In Cape Town, the group’s home base, Die Antwoord (“The Answer” in Dutch-derived Afrikaans) is known as a key but relatively new act representing Zef, a South African cultural movement. Headed to New York City next week to kick off their first North American tour, the group brought their insane energy to the Cape Town International Convention Center Wednesday night.
Zef combines 80’s-era conspicuous consumption, rave culture, spliced African sounds and rhythms, and tongue-in-cheek parody of white South African elites. The genre echoes early American hip-hop while fitting comfortably into the international pop pantheon.
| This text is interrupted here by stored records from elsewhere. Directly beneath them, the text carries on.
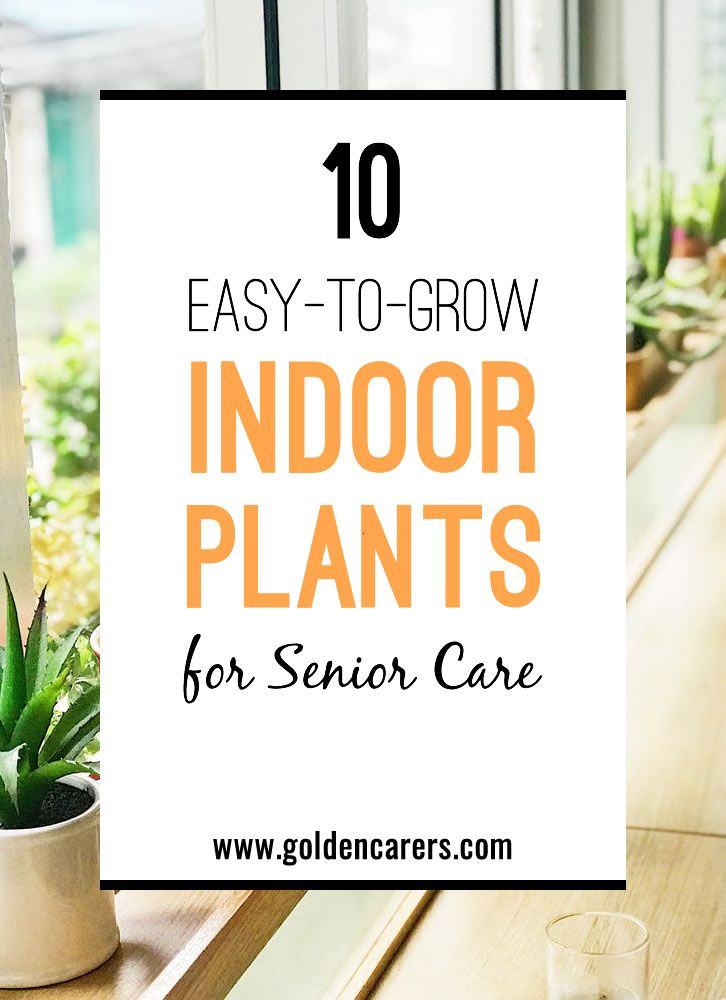 10 EasytoGrow Indoor Plants for the Elderly is part of Indoor plants, Indoor plant care, Easy plants to grow, Plants, 10 easy, Easy plants - Most people enjoy growing indoor plants  Seniors in long term care facilities should be encouraged to immerse themselves in this wonderful hobby! Dozens of inexpensive plant species can blossom inside small rooms and apartments, so long as they are well cared for  In this article we cover Benefits of Indoor Plants There are Plants to Suit Any Position 10 Easy Plants to Grow Indoors Popular Plants Not Suitable for Dementia Care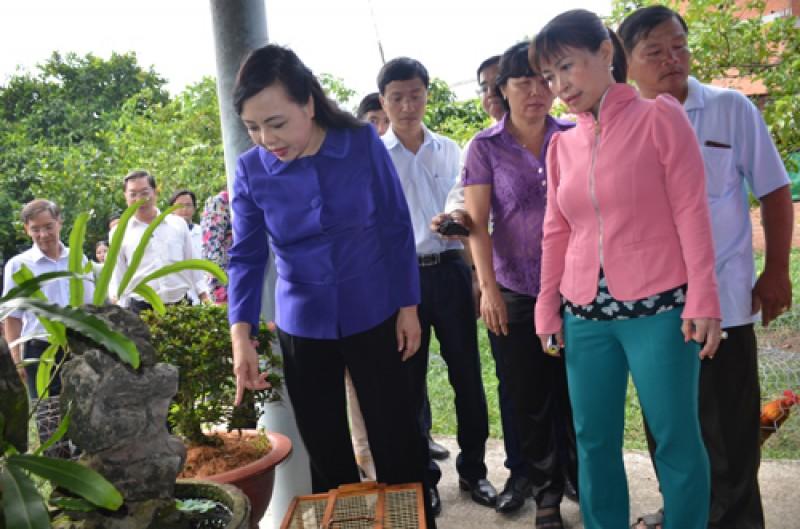 Không để dịch sốt xuất huyết ảnh hưởng đến Hội nghị APEC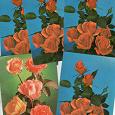 Отдается в дар Чистые открытки с розами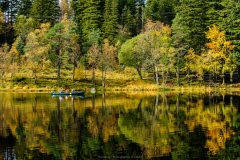 D BERGEN LAKE by Phil Edwards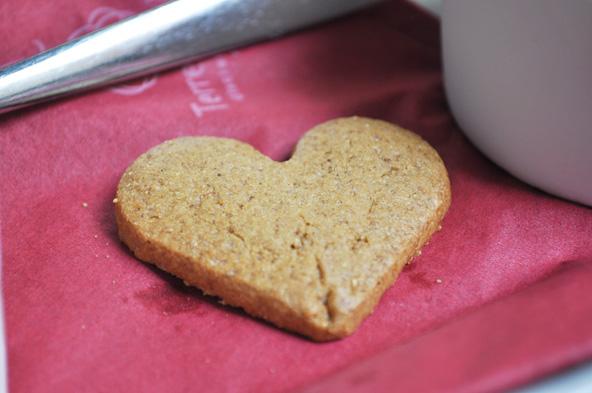 Terre Adélice - Biscuit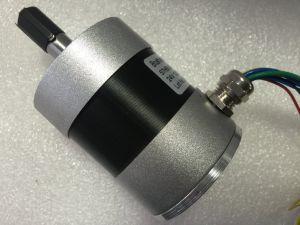IP55 12000rpm High Speed DC Brushless Spindel Motor 24V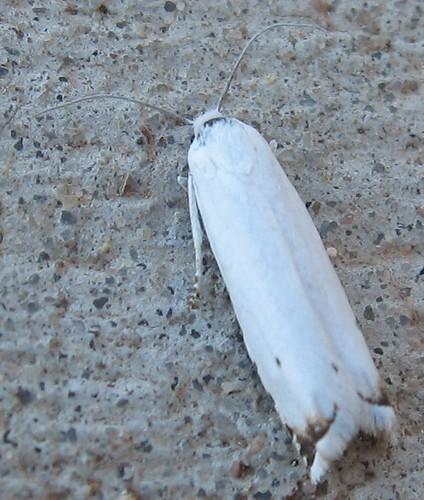 Hystrichophora vestaliana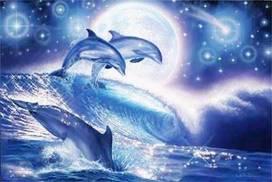 """""""Связь с дельфинами"""". Интервью Дэвида Уилкока с Питом Питерсоном 465_3"""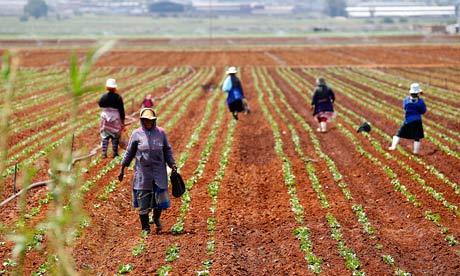farm workers in a field at a farm in Klippoortie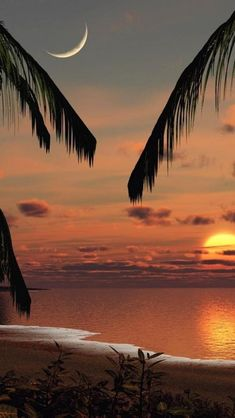 Coconut trees, Sunset, Beach**.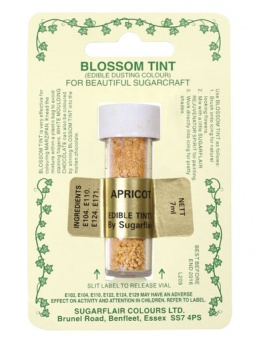 Blossom Tint - Apricot
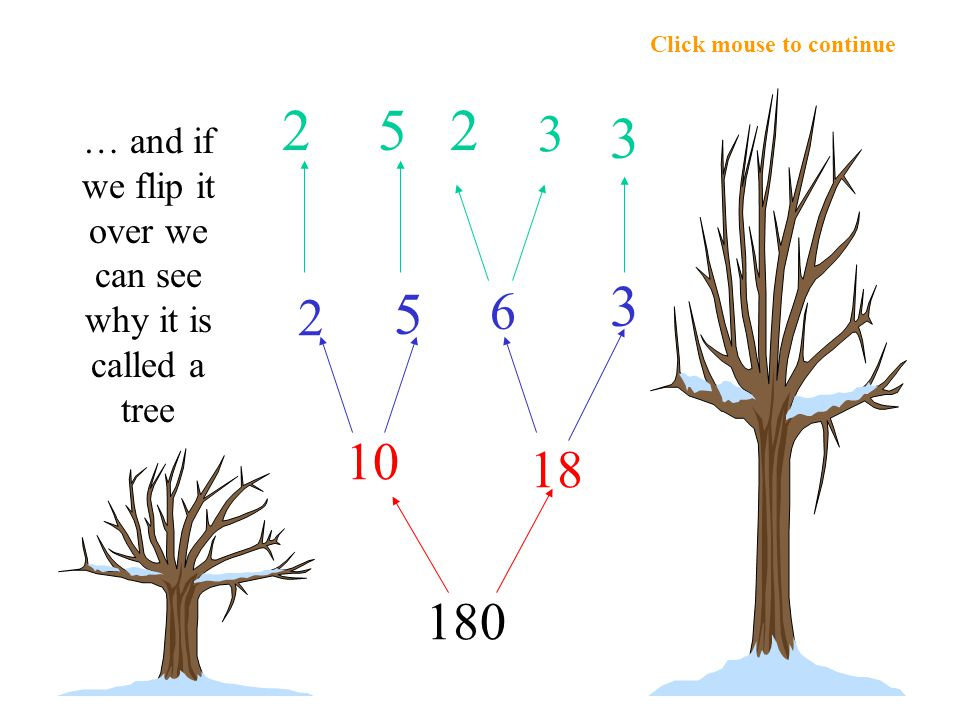 Click mouse to continue 2 3 3 2 5 10 2 6 180 18 3 5 … and if we flip it over we can see why it is called a tree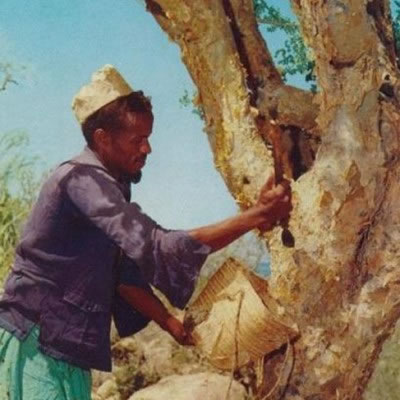 Myrrh_tree_Somali_man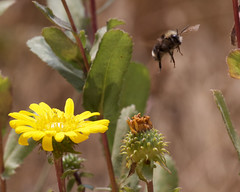 Gum plant and bumble bee (Tom Clifton) Tags: pointlobos moundmeadowtrail gumplant flower bumblebee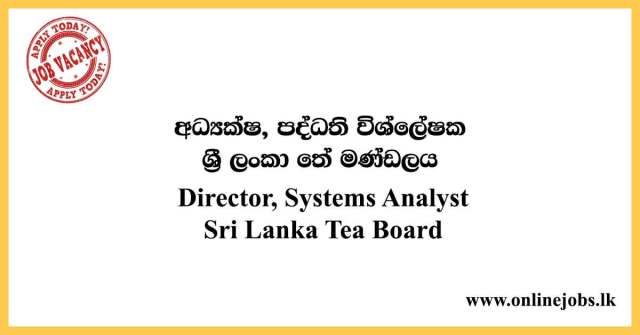 Director-Systems-Analyst
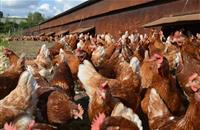 NFU lobbies EU Commission for future solution to marketing of free range eggs if bird flu strikes again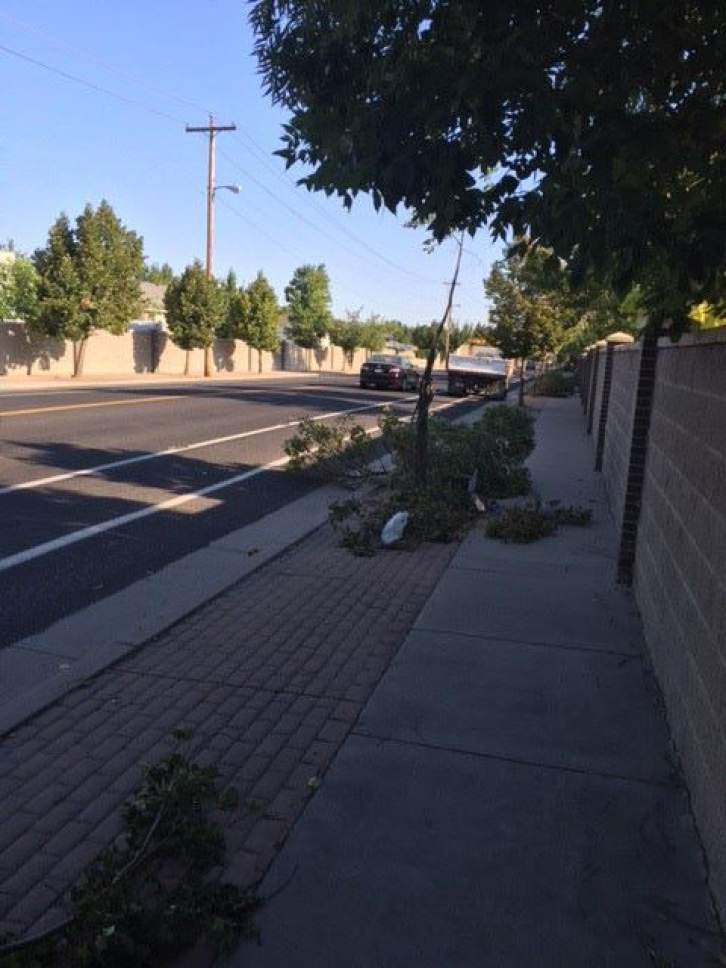 Courtesy  |  West Jordan  West Jordan police were investigating a string of felled trees found throughout the city.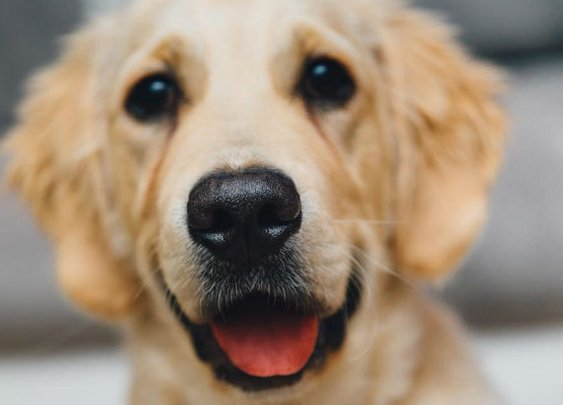 Dogs Can Help Detect Prostate Cancer Accurately   ToppCock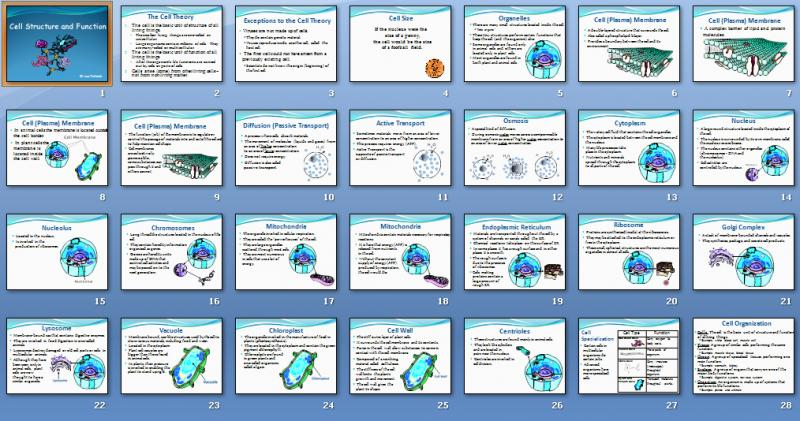 cell structure and functions Cellular structure and function projects five project options 1) cell analogies book (individually) 2) 3d cell model (in pairs or individually.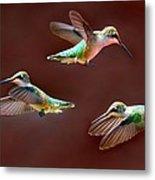 Heavenly Birds Metal Print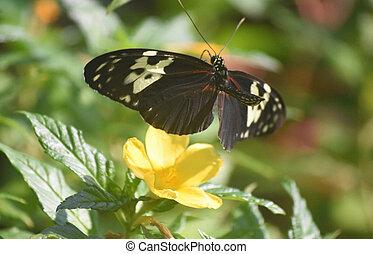 papillon, large, sien, longwing, prolongé, ailes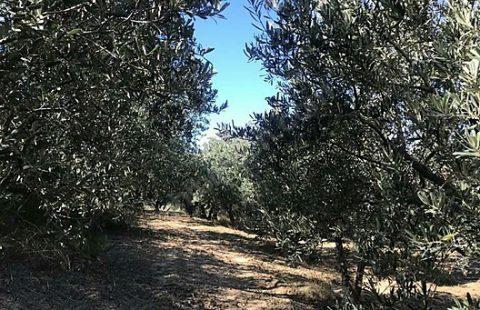 Tekirdağda Satilik Zeytinlik / Olive Grove for Sale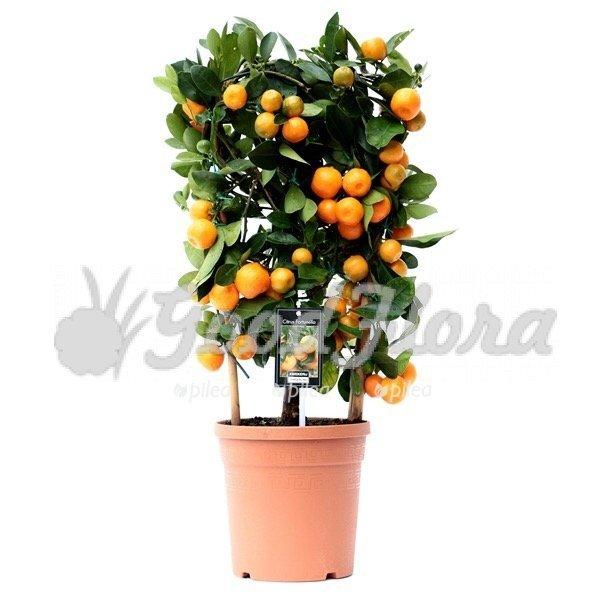Купить домашние плодовые растения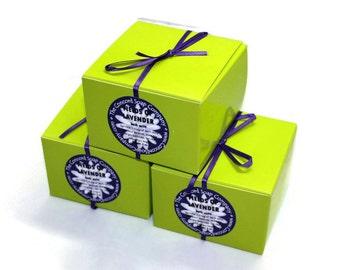 Fields of Lavender Handmade Bath Salts 5oz - floral,feminine,lime green box,purple ribbon,vegan,natural,moisturizing,essential oil,fragrance
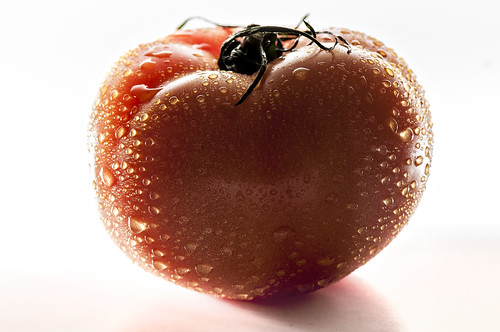 Tomato by petetaylor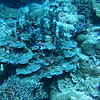 Coral at Fairyland Reef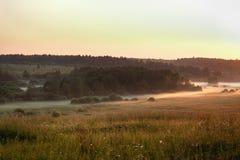 Niebla en el campo Imagen de archivo
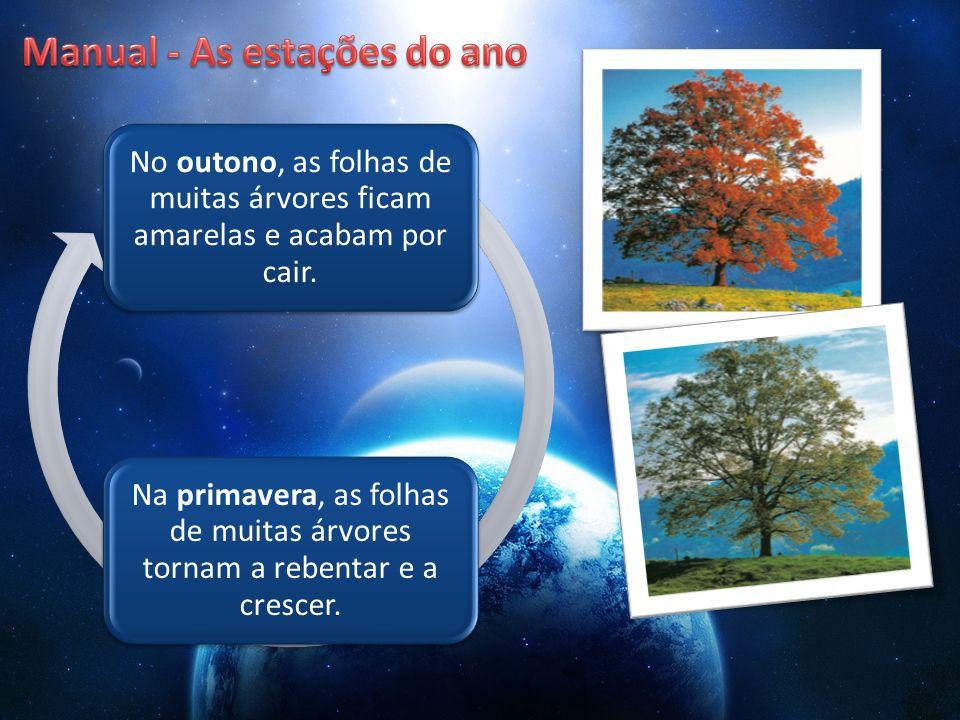 No outono, as folhas de muitas árvores ficam amarelas e acabam por cair. Na primavera, as folhas de muitas árvores tornam a rebentar e a crescer.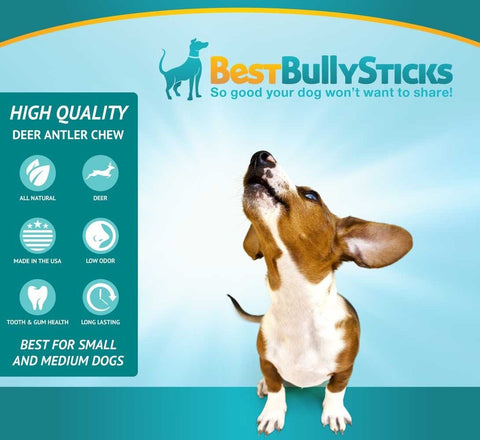 usa natural antler dog chews by best bully sticks deer antlers 1 pound chickadee solutions. Black Bedroom Furniture Sets. Home Design Ideas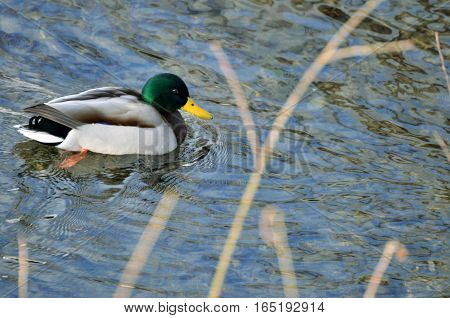 Male bird (drake) of wild duck (mallard) swims in the water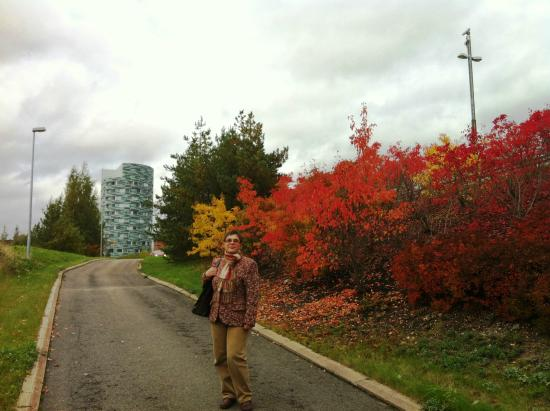 Centro Hotel Turku : Турку, золотая осень
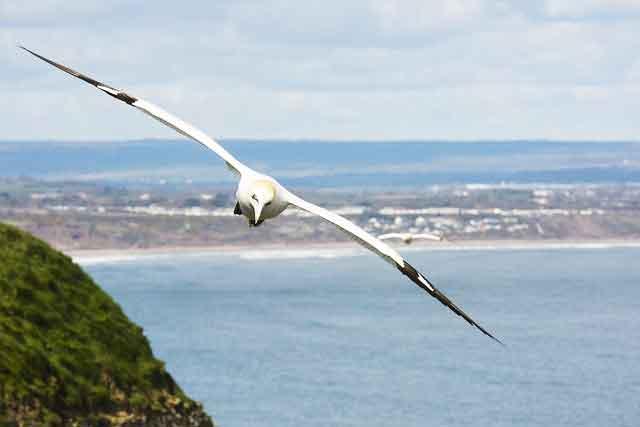 大空を滑空する鳥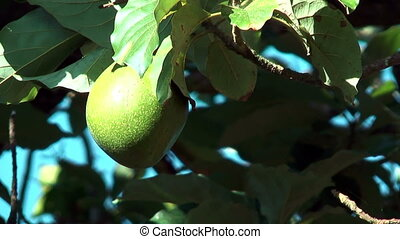 Avocado Fruit hanging in tree blown by soft wind, shot in...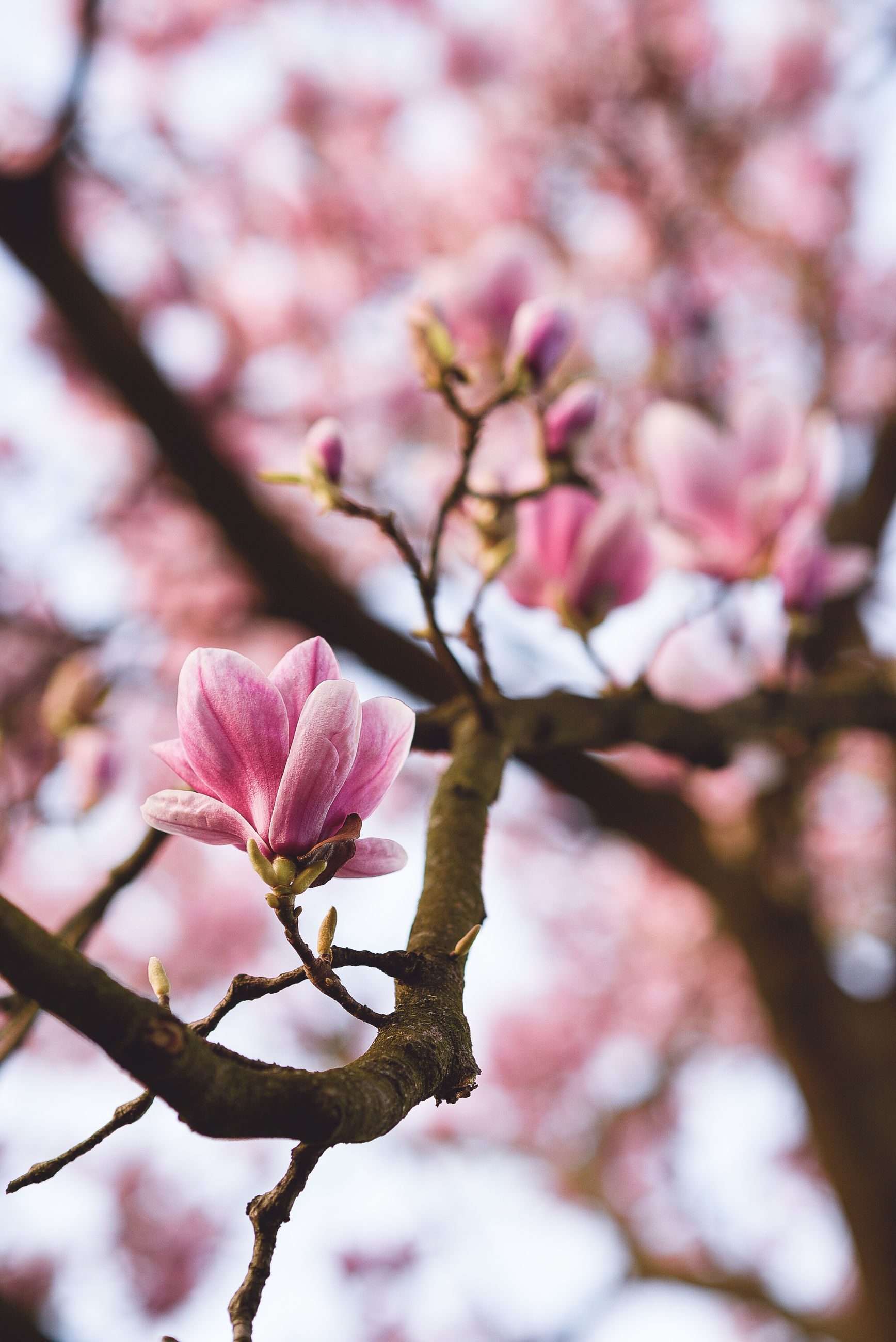 CLOSE-UP OF FRESH PINK CHERRY BLOSSOM ON BRANCH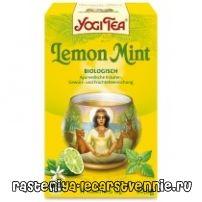 Чай с мента: ползи и вреди, рецепта, полезни свойства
It is strange, vulgar, and distinctly Afrikaans.
As a couple of my white colleagues at Media24 put it, “We were brought up for most of our lives to believe that black people were inferior.” With the implicit understanding that this kind of indoctrination is a great way to fuck people up for life, they said, “we have to have some sense of humor about it.” Zef, therefore, is a type of cultural reconciliation.
Though arguably a novelty act, Die Antwoord carries the weight of South African problems behind it, including dire poverty and the remnants of race warfare. At the same time, their party-centric approach the music keeps things light, bizarre, and always moving.
The group is raunchy, grating, yet technically excellent. To an American ear, the sound is fresh if abrasive. The accents are distinctly foreign, the raw confidence of MCs Ninja (the dude) and Yo-Landi (the little sprite) impressive.
The poor "white trash" aesthetic is familiar, but without the shrill whine of Eminem or the emo-pessimism of Atmosphere.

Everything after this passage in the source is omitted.